PROBLEM DETAILS ->
Return the full listing exactly as it is written.
>> Start WORKING DATA
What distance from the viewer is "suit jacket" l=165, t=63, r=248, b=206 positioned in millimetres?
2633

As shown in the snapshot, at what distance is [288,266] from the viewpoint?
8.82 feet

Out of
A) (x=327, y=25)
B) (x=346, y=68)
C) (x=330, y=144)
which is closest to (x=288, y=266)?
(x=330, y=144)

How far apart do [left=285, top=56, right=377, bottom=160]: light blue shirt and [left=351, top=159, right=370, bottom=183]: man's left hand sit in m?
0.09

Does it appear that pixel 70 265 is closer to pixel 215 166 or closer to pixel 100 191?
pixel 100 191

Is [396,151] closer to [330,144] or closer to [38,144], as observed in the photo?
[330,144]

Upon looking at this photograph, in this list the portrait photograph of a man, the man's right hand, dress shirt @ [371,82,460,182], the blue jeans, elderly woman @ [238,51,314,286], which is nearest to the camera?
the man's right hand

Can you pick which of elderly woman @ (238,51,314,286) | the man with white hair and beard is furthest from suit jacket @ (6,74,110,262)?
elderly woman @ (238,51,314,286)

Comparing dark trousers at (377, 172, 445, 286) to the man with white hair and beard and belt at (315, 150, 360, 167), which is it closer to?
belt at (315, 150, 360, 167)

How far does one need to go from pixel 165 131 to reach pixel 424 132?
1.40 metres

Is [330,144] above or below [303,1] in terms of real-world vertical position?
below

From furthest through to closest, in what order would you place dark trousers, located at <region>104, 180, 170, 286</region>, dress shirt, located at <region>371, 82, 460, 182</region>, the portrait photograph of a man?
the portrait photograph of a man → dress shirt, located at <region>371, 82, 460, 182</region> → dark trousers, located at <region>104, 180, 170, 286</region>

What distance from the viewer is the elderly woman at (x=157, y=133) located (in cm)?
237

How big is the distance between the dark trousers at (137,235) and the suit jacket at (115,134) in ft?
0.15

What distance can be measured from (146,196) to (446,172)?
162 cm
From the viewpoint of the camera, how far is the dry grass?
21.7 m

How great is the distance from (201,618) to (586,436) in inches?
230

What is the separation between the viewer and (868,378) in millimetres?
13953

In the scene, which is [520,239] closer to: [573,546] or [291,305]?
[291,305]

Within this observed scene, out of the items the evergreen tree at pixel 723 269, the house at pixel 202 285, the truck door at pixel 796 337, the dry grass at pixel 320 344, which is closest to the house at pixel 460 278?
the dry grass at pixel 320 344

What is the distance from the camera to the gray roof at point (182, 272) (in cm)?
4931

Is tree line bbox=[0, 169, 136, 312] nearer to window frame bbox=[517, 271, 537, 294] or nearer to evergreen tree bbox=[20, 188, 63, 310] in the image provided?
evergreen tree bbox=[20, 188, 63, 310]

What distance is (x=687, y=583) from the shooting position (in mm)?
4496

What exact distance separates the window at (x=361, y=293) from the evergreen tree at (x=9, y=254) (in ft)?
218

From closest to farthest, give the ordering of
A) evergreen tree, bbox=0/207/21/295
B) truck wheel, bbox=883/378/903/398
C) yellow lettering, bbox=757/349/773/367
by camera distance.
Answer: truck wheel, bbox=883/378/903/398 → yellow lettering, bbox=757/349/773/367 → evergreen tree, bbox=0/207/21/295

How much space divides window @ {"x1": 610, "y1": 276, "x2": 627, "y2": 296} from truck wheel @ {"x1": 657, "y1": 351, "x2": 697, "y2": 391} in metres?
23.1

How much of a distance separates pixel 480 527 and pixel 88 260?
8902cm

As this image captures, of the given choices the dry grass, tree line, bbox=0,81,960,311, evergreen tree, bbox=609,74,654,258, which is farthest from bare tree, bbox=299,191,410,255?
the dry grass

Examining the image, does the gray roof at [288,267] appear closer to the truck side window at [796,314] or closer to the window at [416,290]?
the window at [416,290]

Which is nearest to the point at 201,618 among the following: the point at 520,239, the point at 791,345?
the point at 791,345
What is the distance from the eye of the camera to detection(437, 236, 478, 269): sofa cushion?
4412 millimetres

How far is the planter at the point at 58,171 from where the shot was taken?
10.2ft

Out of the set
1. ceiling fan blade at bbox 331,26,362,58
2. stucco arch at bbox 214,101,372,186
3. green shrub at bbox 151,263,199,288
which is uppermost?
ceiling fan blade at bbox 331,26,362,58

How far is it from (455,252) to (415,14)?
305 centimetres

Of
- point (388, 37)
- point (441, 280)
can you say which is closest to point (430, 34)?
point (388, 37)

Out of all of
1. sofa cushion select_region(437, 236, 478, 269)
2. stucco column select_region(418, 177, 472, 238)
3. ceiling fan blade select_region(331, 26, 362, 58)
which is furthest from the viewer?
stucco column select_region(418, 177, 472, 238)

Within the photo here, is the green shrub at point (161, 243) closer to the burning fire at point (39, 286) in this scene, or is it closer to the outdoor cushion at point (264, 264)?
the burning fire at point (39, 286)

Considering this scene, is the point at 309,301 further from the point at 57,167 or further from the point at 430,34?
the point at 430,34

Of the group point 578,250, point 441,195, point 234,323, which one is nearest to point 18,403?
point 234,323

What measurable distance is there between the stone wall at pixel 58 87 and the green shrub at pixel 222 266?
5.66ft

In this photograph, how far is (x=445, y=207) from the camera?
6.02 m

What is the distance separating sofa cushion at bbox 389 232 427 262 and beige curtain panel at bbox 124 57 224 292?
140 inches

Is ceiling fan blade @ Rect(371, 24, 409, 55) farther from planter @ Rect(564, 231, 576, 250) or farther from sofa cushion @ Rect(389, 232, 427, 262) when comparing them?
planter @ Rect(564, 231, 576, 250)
>> End WORKING DATA
CORRECT OUTPUT ->
What distance from the viewer is "suit jacket" l=165, t=63, r=248, b=206 positioned in millimetres?
2633

As shown in the snapshot, at what distance is [288,266] from the viewpoint?
8.82 feet

Out of
A) (x=327, y=25)
B) (x=346, y=68)
C) (x=330, y=144)
which is closest to (x=288, y=266)?
(x=330, y=144)

How far apart do [left=285, top=56, right=377, bottom=160]: light blue shirt and [left=351, top=159, right=370, bottom=183]: man's left hand sit in m?
0.09

Does it appear that pixel 70 265 is closer to pixel 215 166 or closer to pixel 100 191?
pixel 100 191

Is [396,151] closer to [330,144] or closer to [38,144], as observed in the photo?
[330,144]

Upon looking at this photograph, in this list the portrait photograph of a man, the man's right hand, dress shirt @ [371,82,460,182], the blue jeans, elderly woman @ [238,51,314,286], which is nearest to the camera?
the man's right hand

Can you pick which of elderly woman @ (238,51,314,286) | the man with white hair and beard is furthest from suit jacket @ (6,74,110,262)?
elderly woman @ (238,51,314,286)

Comparing dark trousers at (377, 172, 445, 286) to the man with white hair and beard and belt at (315, 150, 360, 167), which is it closer to?
belt at (315, 150, 360, 167)

How far does one need to go from pixel 165 131 to reach pixel 424 132?
1.40 metres

Is [330,144] above or below [303,1] in terms of real-world vertical position?
below

From furthest through to closest, in what order would you place dark trousers, located at <region>104, 180, 170, 286</region>, dress shirt, located at <region>371, 82, 460, 182</region>, the portrait photograph of a man?
the portrait photograph of a man → dress shirt, located at <region>371, 82, 460, 182</region> → dark trousers, located at <region>104, 180, 170, 286</region>

What distance from the viewer is the elderly woman at (x=157, y=133) located (in cm)?
237

How big is the distance between the dark trousers at (137,235) and the suit jacket at (115,134) in ft?
0.15

What distance can be measured from (146,196) to (446,172)?
162 cm
From the viewpoint of the camera, how far is the dry grass?
21.7 m

How great is the distance from (201,618) to (586,436) in inches?
230

What is the separation between the viewer and (868,378) in millimetres?
13953

In the scene, which is [520,239] closer to: [573,546] or [291,305]?
[291,305]

Within this observed scene, out of the items the evergreen tree at pixel 723 269, the house at pixel 202 285, the truck door at pixel 796 337, the dry grass at pixel 320 344, which is closest to the house at pixel 460 278?
the dry grass at pixel 320 344

What is the distance from the camera to the gray roof at point (182, 272) (in cm)?
4931

Is tree line bbox=[0, 169, 136, 312] nearer to window frame bbox=[517, 271, 537, 294] or nearer to evergreen tree bbox=[20, 188, 63, 310] in the image provided?
evergreen tree bbox=[20, 188, 63, 310]

What distance is (x=687, y=583) from the shooting position (in mm)?
4496

What exact distance separates the window at (x=361, y=293) from the evergreen tree at (x=9, y=254) (in ft)?
218

From closest to farthest, give the ordering of
A) evergreen tree, bbox=0/207/21/295
B) truck wheel, bbox=883/378/903/398
C) yellow lettering, bbox=757/349/773/367
by camera distance.
Answer: truck wheel, bbox=883/378/903/398 → yellow lettering, bbox=757/349/773/367 → evergreen tree, bbox=0/207/21/295

How much space divides window @ {"x1": 610, "y1": 276, "x2": 627, "y2": 296} from truck wheel @ {"x1": 657, "y1": 351, "x2": 697, "y2": 391} in metres?
23.1

How much of a distance separates pixel 480 527 and pixel 88 260?
8902cm

As this image captures, of the given choices the dry grass, tree line, bbox=0,81,960,311, evergreen tree, bbox=609,74,654,258, which is farthest from bare tree, bbox=299,191,410,255?
the dry grass

Examining the image, does the gray roof at [288,267] appear closer to the truck side window at [796,314] or closer to the window at [416,290]?
the window at [416,290]

Which is nearest to the point at 201,618 among the following: the point at 520,239, the point at 791,345?
the point at 791,345
What is the distance from the eye of the camera to detection(437, 236, 478, 269): sofa cushion?
4412 millimetres

How far is the planter at the point at 58,171 from where the shot was taken?
10.2ft

Out of the set
1. ceiling fan blade at bbox 331,26,362,58
2. stucco arch at bbox 214,101,372,186
3. green shrub at bbox 151,263,199,288
which is uppermost?
ceiling fan blade at bbox 331,26,362,58

How far is it from (455,252) to (415,14)?
305 centimetres

Of
- point (388, 37)
- point (441, 280)
can you say which is closest to point (430, 34)?
point (388, 37)

Out of all of
1. sofa cushion select_region(437, 236, 478, 269)
2. stucco column select_region(418, 177, 472, 238)
3. ceiling fan blade select_region(331, 26, 362, 58)
which is furthest from the viewer?
stucco column select_region(418, 177, 472, 238)

Within the photo here, is the green shrub at point (161, 243) closer to the burning fire at point (39, 286) in this scene, or is it closer to the outdoor cushion at point (264, 264)?
the burning fire at point (39, 286)

Considering this scene, is the point at 309,301 further from the point at 57,167 or further from the point at 430,34?
the point at 430,34

Of the group point 578,250, point 441,195, point 234,323, which one is nearest to point 18,403?
point 234,323

What measurable distance is there between the stone wall at pixel 58 87 and the green shrub at pixel 222 266?
5.66ft

In this photograph, how far is (x=445, y=207) from the camera?
6.02 m

What is the distance separating sofa cushion at bbox 389 232 427 262 and beige curtain panel at bbox 124 57 224 292?
140 inches

Is ceiling fan blade @ Rect(371, 24, 409, 55) farther from planter @ Rect(564, 231, 576, 250) or farther from sofa cushion @ Rect(389, 232, 427, 262) when comparing them?
planter @ Rect(564, 231, 576, 250)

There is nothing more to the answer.